*Textauszug:*

Am vergangenen Montag fand sich Holly Golightly, eine englische Sängerin und Songwriterin, bereits zu ihrem dritten Auftritt im Wiesbadener Schlachthof ein. Golightly ist eine ungeheuer produktive Künstlern, deren Werk aus einer großen Zahl von Alben und Singles besteht, die sie seit 1995 veröffentlicht hat. Den meisten Musikliebhabern dürfte sie jedoch durch die Zusammenarbeit mit den White Stripes auf Well It’s True That We Love One Another von deren Album Elephant bekannt sein. Ursprünglich stark vom Blues geprägt, hat sie mit ihrem letzten Alben einen gewissen Wandel hin zu einer einfacheren Country-geprägten Musik vollzogen.

*Bereitgestellte Daten:*
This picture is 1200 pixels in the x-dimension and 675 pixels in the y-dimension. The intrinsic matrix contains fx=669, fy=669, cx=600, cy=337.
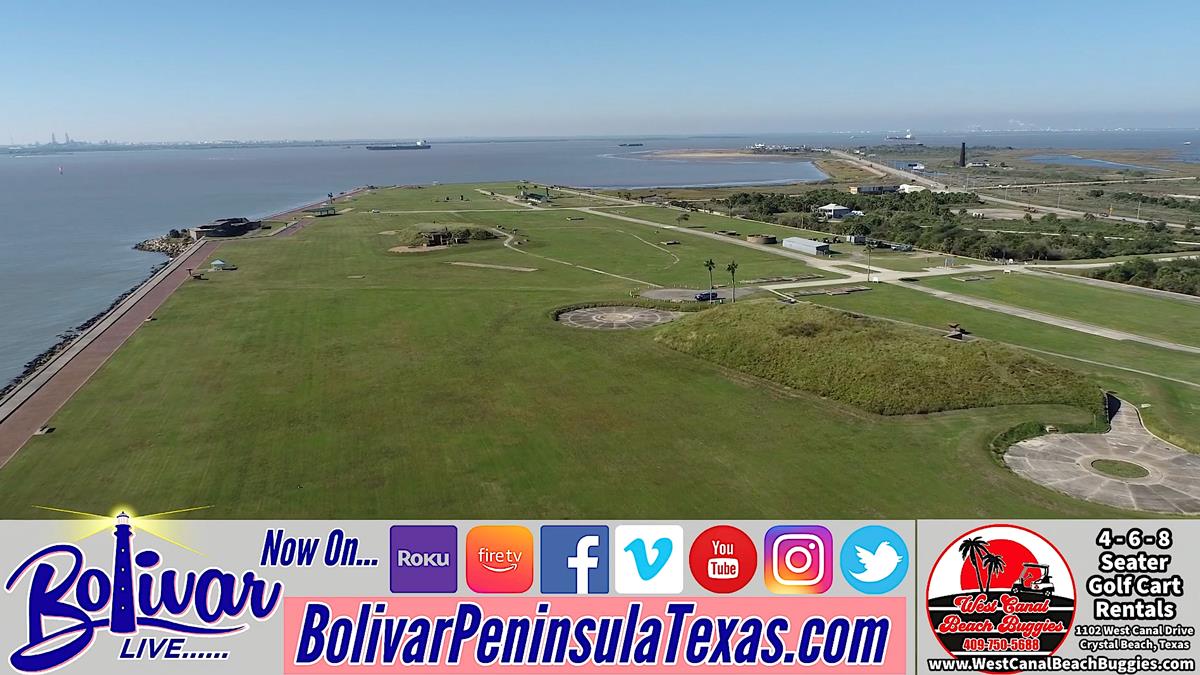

*Aufgaben:*
1) Geben Sie aus dem Text über Holly Golightly die Passage wörtlich wieder, die bei den Worten „Am vergangenen Montag“ beginnt und nach den Worten „Country-geprägten Musik vollzogen.“ endet.
2) Nennen Sie alle Eigennamen, also Personen, Bands, Veranstaltungsorte und Titel, die im Text über Holly Golightly vorkommen.
3) Schreiben Sie den Text über Holly Golightly im Anschluss an seinen letzten Satz weiter.

*Lösungen:*
1)
Am vergangenen Montag fand sich Holly Golightly, eine englische Sängerin und Songwriterin, bereits zu ihrem dritten Auftritt im Wiesbadener Schlachthof ein. Golightly ist eine ungeheuer produktive Künstlern, deren Werk aus einer großen Zahl von Alben und Singles besteht, die sie seit 1995 veröffentlicht hat. Den meisten Musikliebhabern dürfte sie jedoch durch die Zusammenarbeit mit den White Stripes auf Well It’s True That We Love One Another von deren Album Elephant bekannt sein. Ursprünglich stark vom Blues geprägt, hat sie mit ihrem letzten Alben einen gewissen Wandel hin zu einer einfacheren Country-geprägten Musik vollzogen.

2) Holly Golightly, Wiesbadener Schlachthof, White Stripes, Well It’s True That We Love One Another, Elephant

3)
Konsequenterweise wird sie lediglich von dem Multi-Instrumentalisten Lawyer Dave begleitet, der – wie er nach dem Konzert klarstellt – zuerst Texaner und dann Amerikaner ist. Auf die Band hätten sie verzichtet, weil sie zur Überzeugung gekommen wären, dass sie sie nicht wirklich benötigten. „I’m learning to play bass with my dick“, kommentiert Lawyer sarkastisch. Allerdings hätten sich Zuschauer bei ihr über die Abwesenheit anderer Musiker beschwert, berichtet Golightly.

Dabei gibt es für Beschwerden eigentlich keinen Anlass: Golightly und Lawyer navigieren souverän zwischen Blues-Rock und Country-Songs, singen im Duett oder üben sich im Harmoniegesang. Die beiden Gitarren verschmelzen zu einem dichten Klangfundament, das durch das von Lawyers simultan gespielte Schlagzeug ergänzt wird. Trotz seiner unbestrittenen instrumentellen Fähigkeiten wird schon aus dieser Beschreibung klar, dass es nicht die Virtuosität der Musiker, sondern die Atmosphäre ist, die das Konzert ausmacht.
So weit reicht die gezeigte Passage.